Absolute control over the acquisition and disposal of your assets is something you enjoy during your lifetime only,” says Yvonne Boden, Estates and Trusts Director at Garlicke & Bousfield Inc. Attorneys.
Over the years, judicial and legislative intervention has qualified the long-established principle of freedom of testation, and the provisions of your will are no longer the final word on the distribution of your estate. The Court illustrated this in the Edmund Scarbrow judgment when it held the terms of a will to be invalid because it unfairly discriminated against females and people of the Jewish faith.
Mr Scarbrow’s decision to create a trust in his will to provide bursaries for deserving male students who were of European descent and who were not Jewish was overruled by the Court.
It was held that he could sponsor such students during his lifetime, but on his death this decision became a matter of public concern and his selection was invalid.
Similarly, during your lifetime the decision to contribute towards a pension or provident or other retirement fund governed by the Pension Funds Act does not necessarily give you the right, on your death, to choose the recipients of such funds. The Pension Funds Act provides that on your death, your retirement benefit will be awarded by the Trustees of the Retirement Fund to your dependents, and the identity of those dependents is prescribed by the Act.
The signature of beneficiary nomination forms does not alter the position legally. If you have dependents, the Trustees will award the retirement benefit to such dependents in such proportions as the Trustees deem equitable, despite the fact that your nomination form may specify a different result.
Furthermore, if those dependents are minors, or if the Trustees of the Fund deem this appropriate, they are empowered to pay the retirement benefi t to a trust established on behalf of your dependents. Control over the decisions of the Trustees does not lie with you, the contributing member, and this may influence your selection of beneficiaries or the manner in which your estate should be distributed.

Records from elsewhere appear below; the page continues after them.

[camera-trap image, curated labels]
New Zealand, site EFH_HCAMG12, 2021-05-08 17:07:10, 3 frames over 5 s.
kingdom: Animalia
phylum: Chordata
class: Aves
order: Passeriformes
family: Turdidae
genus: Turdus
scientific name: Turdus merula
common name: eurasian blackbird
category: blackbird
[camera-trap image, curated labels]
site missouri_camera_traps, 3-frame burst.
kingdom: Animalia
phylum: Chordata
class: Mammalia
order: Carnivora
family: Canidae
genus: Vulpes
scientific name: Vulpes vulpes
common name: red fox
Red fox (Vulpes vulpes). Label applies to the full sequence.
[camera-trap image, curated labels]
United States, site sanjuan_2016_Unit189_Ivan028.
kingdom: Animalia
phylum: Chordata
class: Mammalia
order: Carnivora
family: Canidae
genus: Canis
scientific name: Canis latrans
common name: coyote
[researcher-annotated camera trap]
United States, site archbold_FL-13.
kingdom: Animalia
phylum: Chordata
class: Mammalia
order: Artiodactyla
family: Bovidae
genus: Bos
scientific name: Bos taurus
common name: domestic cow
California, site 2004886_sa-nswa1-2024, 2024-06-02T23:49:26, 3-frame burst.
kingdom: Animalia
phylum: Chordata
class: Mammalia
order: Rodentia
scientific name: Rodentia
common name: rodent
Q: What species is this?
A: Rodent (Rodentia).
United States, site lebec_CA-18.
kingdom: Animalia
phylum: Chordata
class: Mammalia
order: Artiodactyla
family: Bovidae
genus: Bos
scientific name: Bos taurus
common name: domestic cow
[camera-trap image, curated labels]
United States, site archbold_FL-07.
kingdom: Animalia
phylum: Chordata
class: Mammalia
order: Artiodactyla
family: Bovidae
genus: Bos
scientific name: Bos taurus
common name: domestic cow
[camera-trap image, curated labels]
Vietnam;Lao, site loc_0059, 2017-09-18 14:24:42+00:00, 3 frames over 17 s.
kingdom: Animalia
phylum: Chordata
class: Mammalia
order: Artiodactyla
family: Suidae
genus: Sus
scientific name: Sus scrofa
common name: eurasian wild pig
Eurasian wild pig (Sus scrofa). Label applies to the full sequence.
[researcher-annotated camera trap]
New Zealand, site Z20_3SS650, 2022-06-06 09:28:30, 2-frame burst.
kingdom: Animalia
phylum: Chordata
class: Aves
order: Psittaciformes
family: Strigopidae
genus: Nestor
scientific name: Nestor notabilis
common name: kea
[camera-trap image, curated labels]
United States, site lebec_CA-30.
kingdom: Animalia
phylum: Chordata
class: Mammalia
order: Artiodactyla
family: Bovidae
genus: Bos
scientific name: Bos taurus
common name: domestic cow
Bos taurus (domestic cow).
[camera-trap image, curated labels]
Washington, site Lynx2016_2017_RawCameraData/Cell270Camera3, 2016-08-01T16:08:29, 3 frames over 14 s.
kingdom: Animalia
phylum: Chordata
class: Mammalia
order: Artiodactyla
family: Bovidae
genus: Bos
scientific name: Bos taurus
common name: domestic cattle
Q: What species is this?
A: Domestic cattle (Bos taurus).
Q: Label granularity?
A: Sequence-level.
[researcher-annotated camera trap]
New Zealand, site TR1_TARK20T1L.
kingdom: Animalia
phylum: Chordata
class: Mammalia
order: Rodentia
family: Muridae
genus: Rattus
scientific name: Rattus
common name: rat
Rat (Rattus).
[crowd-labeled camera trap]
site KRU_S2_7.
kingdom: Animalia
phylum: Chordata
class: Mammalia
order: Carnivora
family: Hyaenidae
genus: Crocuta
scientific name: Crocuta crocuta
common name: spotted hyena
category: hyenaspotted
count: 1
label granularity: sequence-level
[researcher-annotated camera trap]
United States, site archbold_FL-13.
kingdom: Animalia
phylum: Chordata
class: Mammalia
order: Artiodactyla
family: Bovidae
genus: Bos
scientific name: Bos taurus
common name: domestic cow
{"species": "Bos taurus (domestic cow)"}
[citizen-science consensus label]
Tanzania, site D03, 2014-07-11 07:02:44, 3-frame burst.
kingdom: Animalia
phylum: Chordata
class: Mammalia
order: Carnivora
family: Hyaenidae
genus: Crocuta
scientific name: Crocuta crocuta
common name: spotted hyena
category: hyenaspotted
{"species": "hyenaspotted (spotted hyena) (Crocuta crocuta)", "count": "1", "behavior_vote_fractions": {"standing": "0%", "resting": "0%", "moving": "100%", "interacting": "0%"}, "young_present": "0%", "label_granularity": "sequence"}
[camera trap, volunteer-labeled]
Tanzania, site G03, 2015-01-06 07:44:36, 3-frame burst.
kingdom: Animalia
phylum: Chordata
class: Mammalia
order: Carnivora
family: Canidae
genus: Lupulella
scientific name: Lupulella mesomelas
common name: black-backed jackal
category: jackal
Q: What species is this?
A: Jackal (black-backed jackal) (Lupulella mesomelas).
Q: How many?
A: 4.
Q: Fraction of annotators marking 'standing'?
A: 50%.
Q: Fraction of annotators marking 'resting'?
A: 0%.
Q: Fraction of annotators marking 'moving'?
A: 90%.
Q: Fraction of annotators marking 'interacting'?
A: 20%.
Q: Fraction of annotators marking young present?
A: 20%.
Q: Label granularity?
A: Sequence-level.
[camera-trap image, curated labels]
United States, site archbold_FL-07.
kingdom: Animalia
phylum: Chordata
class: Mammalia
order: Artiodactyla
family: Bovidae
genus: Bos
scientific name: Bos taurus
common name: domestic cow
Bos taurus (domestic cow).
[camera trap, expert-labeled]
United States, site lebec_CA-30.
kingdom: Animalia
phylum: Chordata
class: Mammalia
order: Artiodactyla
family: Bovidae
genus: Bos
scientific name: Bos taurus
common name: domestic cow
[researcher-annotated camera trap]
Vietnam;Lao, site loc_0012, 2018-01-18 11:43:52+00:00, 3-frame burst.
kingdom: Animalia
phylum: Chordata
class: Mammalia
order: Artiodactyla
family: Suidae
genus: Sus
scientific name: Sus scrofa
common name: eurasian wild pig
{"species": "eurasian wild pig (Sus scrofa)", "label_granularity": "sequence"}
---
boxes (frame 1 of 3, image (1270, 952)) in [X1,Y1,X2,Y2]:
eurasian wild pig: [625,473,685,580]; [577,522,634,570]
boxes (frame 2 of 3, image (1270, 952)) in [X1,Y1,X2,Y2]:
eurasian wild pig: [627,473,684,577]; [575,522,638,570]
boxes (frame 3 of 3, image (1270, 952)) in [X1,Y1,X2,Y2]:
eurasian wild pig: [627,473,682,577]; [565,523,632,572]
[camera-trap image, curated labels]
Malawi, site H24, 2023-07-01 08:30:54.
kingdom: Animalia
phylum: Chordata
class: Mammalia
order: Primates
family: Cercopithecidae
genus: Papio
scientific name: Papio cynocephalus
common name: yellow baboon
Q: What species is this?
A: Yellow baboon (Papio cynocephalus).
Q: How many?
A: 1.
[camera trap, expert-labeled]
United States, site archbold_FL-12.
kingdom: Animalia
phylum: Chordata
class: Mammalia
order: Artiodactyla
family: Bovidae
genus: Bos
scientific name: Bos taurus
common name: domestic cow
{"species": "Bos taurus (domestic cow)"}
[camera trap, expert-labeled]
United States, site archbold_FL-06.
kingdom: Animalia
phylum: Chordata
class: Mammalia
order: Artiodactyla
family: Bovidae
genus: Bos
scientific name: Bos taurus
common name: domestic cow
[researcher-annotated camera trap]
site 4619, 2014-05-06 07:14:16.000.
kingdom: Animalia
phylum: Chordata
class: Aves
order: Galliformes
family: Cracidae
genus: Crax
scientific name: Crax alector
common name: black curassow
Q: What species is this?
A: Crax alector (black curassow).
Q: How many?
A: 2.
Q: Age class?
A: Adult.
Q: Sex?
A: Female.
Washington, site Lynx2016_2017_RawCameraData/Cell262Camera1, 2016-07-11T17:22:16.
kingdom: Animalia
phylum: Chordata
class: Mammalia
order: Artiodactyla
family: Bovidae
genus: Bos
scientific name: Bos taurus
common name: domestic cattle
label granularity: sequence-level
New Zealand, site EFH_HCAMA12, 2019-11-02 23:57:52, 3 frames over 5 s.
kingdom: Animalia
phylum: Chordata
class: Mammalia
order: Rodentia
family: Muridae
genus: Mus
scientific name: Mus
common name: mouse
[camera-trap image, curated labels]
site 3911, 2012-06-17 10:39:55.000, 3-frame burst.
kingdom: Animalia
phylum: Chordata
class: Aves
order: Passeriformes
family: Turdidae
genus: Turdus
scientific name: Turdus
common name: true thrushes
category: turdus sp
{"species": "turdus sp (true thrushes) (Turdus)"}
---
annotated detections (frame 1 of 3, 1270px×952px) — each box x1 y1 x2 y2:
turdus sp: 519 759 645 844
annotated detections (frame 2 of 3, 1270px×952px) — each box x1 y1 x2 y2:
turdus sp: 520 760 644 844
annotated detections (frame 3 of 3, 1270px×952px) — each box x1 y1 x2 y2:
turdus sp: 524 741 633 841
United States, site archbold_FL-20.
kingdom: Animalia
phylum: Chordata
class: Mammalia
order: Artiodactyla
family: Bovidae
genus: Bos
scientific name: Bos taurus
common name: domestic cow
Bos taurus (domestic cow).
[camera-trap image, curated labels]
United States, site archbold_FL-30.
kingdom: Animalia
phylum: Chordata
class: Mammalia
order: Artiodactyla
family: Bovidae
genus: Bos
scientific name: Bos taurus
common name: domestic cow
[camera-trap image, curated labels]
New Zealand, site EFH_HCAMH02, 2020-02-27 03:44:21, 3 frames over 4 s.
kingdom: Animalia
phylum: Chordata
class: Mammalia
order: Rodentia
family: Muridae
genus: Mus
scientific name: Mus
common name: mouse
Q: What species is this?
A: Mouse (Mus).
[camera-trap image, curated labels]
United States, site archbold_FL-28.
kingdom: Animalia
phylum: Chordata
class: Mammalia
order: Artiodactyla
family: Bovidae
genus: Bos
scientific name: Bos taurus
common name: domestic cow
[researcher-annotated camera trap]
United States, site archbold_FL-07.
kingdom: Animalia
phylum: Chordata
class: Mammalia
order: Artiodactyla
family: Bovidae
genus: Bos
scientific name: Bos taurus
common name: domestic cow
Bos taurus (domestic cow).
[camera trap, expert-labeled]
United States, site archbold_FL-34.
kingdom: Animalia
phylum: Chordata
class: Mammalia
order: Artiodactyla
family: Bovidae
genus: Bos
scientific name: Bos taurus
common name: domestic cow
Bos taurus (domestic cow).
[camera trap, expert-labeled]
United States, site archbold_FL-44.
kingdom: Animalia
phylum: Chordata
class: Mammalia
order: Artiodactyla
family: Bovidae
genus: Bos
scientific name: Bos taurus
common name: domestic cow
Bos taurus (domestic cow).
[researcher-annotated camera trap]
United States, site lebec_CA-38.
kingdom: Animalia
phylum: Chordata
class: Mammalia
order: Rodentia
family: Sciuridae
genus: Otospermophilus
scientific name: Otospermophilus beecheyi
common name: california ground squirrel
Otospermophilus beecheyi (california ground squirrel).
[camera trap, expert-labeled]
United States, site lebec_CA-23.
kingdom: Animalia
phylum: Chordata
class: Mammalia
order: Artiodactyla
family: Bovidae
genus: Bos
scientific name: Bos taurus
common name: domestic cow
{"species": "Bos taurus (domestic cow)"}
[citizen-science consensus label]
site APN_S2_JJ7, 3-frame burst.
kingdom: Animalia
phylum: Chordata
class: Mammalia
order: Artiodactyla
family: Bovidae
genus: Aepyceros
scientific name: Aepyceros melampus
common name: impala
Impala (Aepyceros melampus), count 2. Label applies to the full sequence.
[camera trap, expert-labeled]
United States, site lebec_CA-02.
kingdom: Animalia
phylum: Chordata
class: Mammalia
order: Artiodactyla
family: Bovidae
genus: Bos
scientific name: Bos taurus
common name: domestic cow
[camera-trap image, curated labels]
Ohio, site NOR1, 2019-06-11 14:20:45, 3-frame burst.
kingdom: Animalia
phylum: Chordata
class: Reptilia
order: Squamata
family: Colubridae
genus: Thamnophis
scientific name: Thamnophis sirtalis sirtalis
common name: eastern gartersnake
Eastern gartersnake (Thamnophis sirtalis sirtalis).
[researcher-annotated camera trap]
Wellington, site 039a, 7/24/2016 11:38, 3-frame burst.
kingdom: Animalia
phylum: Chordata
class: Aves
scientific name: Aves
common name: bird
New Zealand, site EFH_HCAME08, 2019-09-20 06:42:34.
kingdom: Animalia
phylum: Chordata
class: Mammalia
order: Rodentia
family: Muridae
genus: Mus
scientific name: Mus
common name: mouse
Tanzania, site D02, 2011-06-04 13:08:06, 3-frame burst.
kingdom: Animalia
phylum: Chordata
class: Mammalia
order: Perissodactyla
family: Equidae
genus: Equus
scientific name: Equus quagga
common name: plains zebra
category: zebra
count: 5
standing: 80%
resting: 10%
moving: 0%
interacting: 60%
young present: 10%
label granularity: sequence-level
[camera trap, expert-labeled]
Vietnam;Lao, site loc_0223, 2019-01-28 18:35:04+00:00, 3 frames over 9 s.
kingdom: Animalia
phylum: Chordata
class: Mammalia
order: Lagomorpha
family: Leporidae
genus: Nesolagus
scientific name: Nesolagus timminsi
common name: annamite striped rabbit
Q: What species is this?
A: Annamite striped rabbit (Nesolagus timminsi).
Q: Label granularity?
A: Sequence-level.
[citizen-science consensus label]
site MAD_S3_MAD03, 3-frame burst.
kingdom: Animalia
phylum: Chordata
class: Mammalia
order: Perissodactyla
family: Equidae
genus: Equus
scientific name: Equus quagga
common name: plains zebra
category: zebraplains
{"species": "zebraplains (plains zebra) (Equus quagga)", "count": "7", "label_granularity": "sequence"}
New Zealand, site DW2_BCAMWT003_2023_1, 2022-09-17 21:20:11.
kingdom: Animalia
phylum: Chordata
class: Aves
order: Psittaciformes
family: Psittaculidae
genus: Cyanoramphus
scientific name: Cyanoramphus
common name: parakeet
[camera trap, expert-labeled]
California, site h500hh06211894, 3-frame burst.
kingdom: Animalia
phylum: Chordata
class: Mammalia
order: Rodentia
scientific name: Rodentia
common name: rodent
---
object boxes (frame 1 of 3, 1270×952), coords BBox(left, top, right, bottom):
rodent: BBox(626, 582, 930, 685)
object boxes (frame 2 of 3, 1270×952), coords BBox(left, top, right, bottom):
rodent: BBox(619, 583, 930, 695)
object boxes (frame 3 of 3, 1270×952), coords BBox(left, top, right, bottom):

The planning of your estate is a composite exercise which must embrace all these factors – the assets that you do control and those that you do not, and in the case of the latter, an assessment of the likely recipients of such assets. Liquidity demands in your estate are dramatically affected if your cash resources such as insurance policies and retirement funds are paid outside of your estate. The need for an accurate assessment of this cannot be overestimated, particularly when minor children are involved.